E’ finalmente una buona misura. Non possiamo più aspettare quando parliamo di politiche attive che sono indispensabili per tutelare i lavoratori. La formazione è l’assets immateriale strategico su cui investire maggiormente se vogliamo mantenere la nostra economia ai primi posti dei paesi industrializzati al mondo. Le trasformazioni in atto nel mondo del lavoro, richiedono e richiederanno nuove competenze e un continuo aggiornamento. In questi anni lo abbiamo visto in tante imprese metalmeccaniche, il digitale insieme alla robotica ha trasformato le nostre fabbriche e le competenze necessarie. Bene, quindi, potenziare il fondo per le competenze. E’ una cosa che la Fim e la Cisl chiedevano da anni, in tutto il periodo di lock-down nelle aziende in crisi i lavoratori in cassa integrazione non hanno potuto fare neanche un ora di formazione, è assurdo. Ma servirebbe uno sforzo in più, inserire dentro la riforma degli ammortizzatori causali legate ai cambiamenti legati alle transizioni digitali ed energetica, aiuterebbe a mettere in campo ulteriori risorse per piani sociali di ricollocamento.

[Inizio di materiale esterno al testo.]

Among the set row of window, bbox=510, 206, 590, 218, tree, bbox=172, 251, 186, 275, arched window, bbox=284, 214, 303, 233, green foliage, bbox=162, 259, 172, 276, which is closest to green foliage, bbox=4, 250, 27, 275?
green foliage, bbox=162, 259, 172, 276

La formazione ha senso se riusciamo a far incrociare la domanda e l’offerta di lavoro, uscire dalla regionalizzazione delle politiche sociali per il lavoro semplificando e rendendo facile il dialogo tra domanda e offerta di lavoro sarebbe un grande passo avanti delle politiche attive del nostro Paese che oggi scontano tassi di collocamento da zero virgola.